§ DOCUMENT TEXT
<<<<

# AuSable report



## Adam Peterson (Mar 20, 2006)

Ya that was us. Hopefully things are better tonight, driving from alpena 4/5 nights a week is getting expensive, but I wouldn't rather be doing anything else. Will report after tonight!


----------



## Frogfish101 (Apr 5, 2007)

Nice 25+" browns there. Headed up this weekend, but the rain killed the hex hatch between McKinley Bridge and 4001 Bridge. The high water was not very helpful either. Fish weren;t even rising to the iso's and caddis. Sunday we hooked into some nice rainbows upstream of McKinley. Got about 10 'bows, from 8-16". Small the smaller fish came on dries and nymphs (some small hatch going on at midday) and the 3 larger fish came on streamers. 

Surprise, no browns to be found anywhere....


----------



## Adam Peterson (Mar 20, 2006)

>>>>

§ MATERIAL SUPPLIED
<<<<

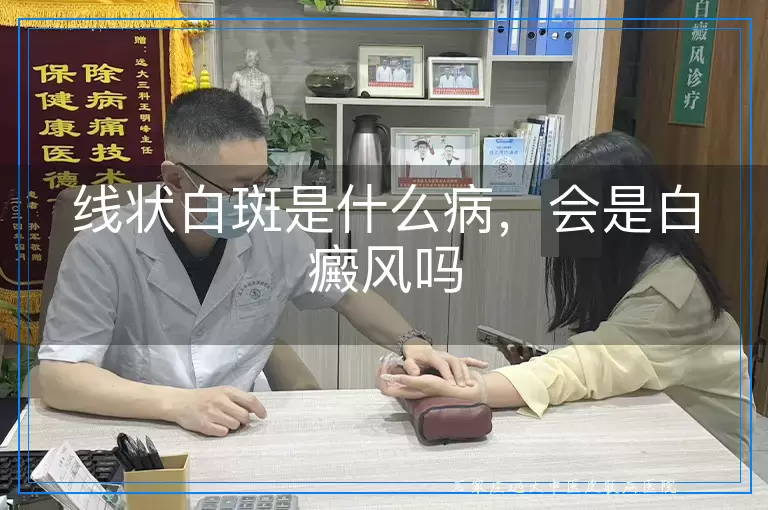线状白斑是什么病,会是白癜风吗
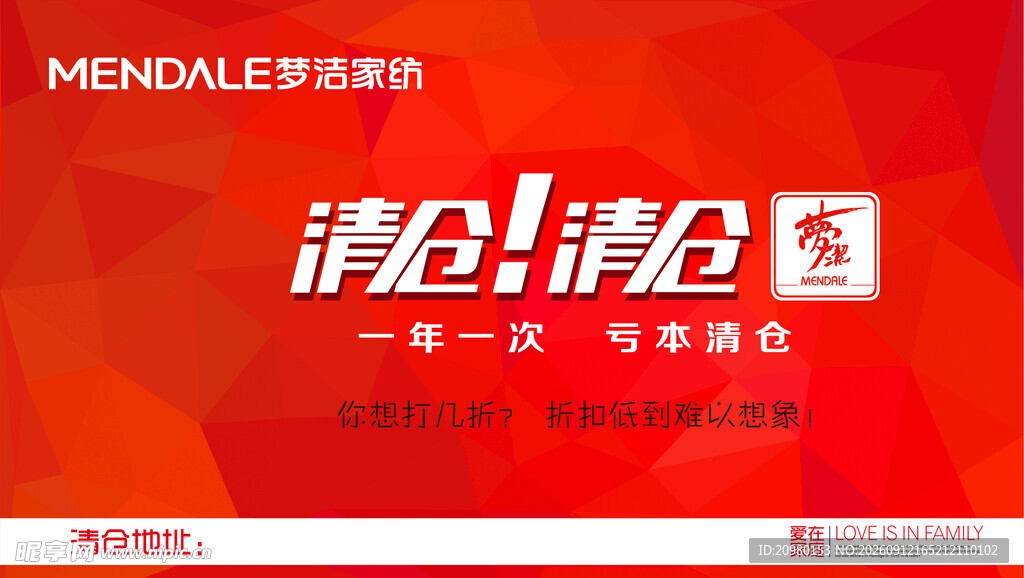 清仓海报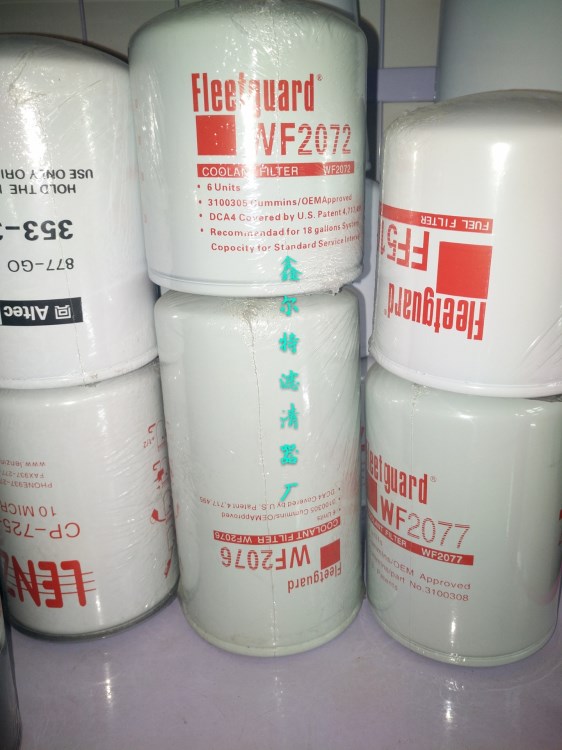 弗列加FS1212油水濾清器WF2077濾清器現(xiàn)貨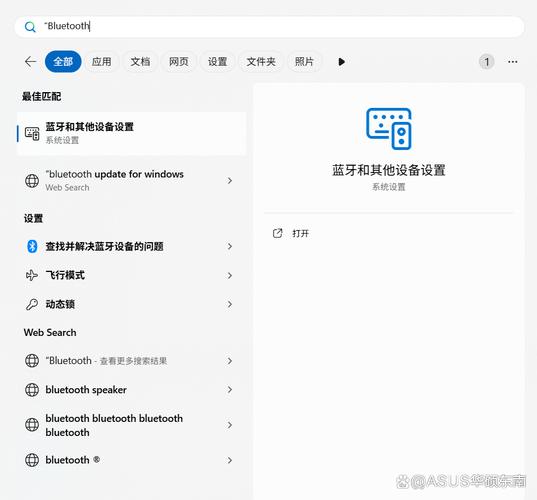 蓝牙耳机如何与电脑连接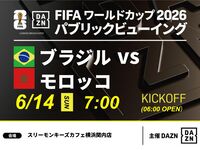 [June 14th (Sun) Brazil vs Morocco] ⚽ 3-hour soccer viewing package (Three Monkeys Cafe Yokohama Kannai branch)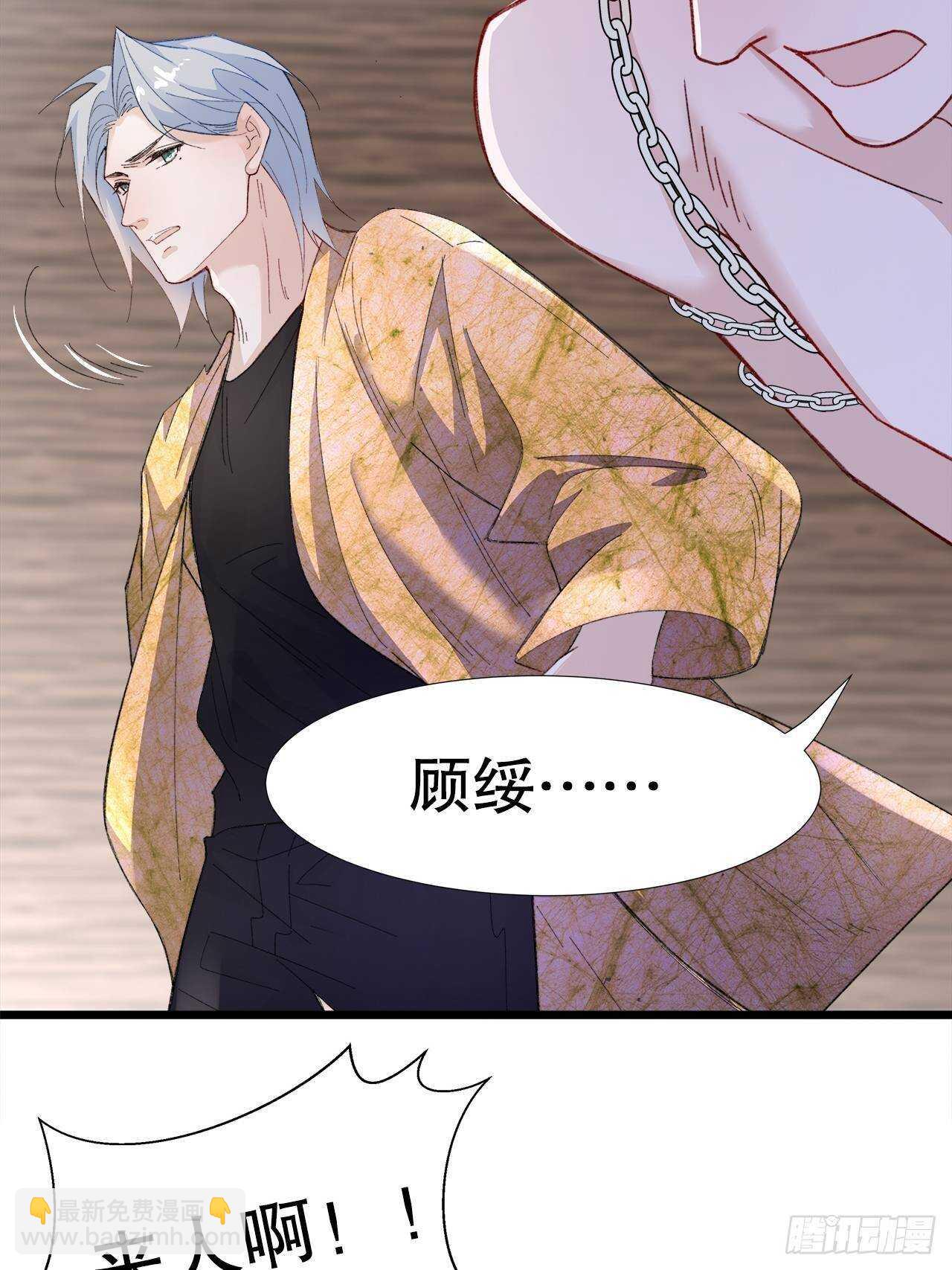 《寻只狐妖做影帝》24.乖乖伺候就对了 第34页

>>>>

§ PROMPT 1
From the AuSable fishing thread, pull out the part that opens with the words containing "Ya that was" and closes with "be found anywhere....".
§ PROMPT 2
Sum up the AuSable fishing thread in two sentences.
The listing comes from a separate source.

§ TASK ANSWER 1
Ya that was us. Hopefully things are better tonight, driving from alpena 4/5 nights a week is getting expensive, but I wouldn't rather be doing anything else. Will report after tonight!


----------



## Frogfish101 (Apr 5, 2007)

Nice 25+" browns there. Headed up this weekend, but the rain killed the hex hatch between McKinley Bridge and 4001 Bridge. The high water was not very helpful either. Fish weren;t even rising to the iso's and caddis. Sunday we hooked into some nice rainbows upstream of McKinley. Got about 10 'bows, from 8-16". Small the smaller fish came on dries and nymphs (some small hatch going on at midday) and the 3 larger fish came on streamers. 

Surprise, no browns to be found anywhere....

§ TASK ANSWER 2
Adam Peterson says driving from Alpena four or five nights a week is getting expensive but there's nothing he'd rather do, and promises a report after that night. Frogfish101 writes that rain killed the hex hatch between McKinley Bridge and 4001 Bridge and high water didn't help, but on Sunday the group caught about 10 rainbows of 8 to 16 inches upstream of McKinley and found no browns anywhere.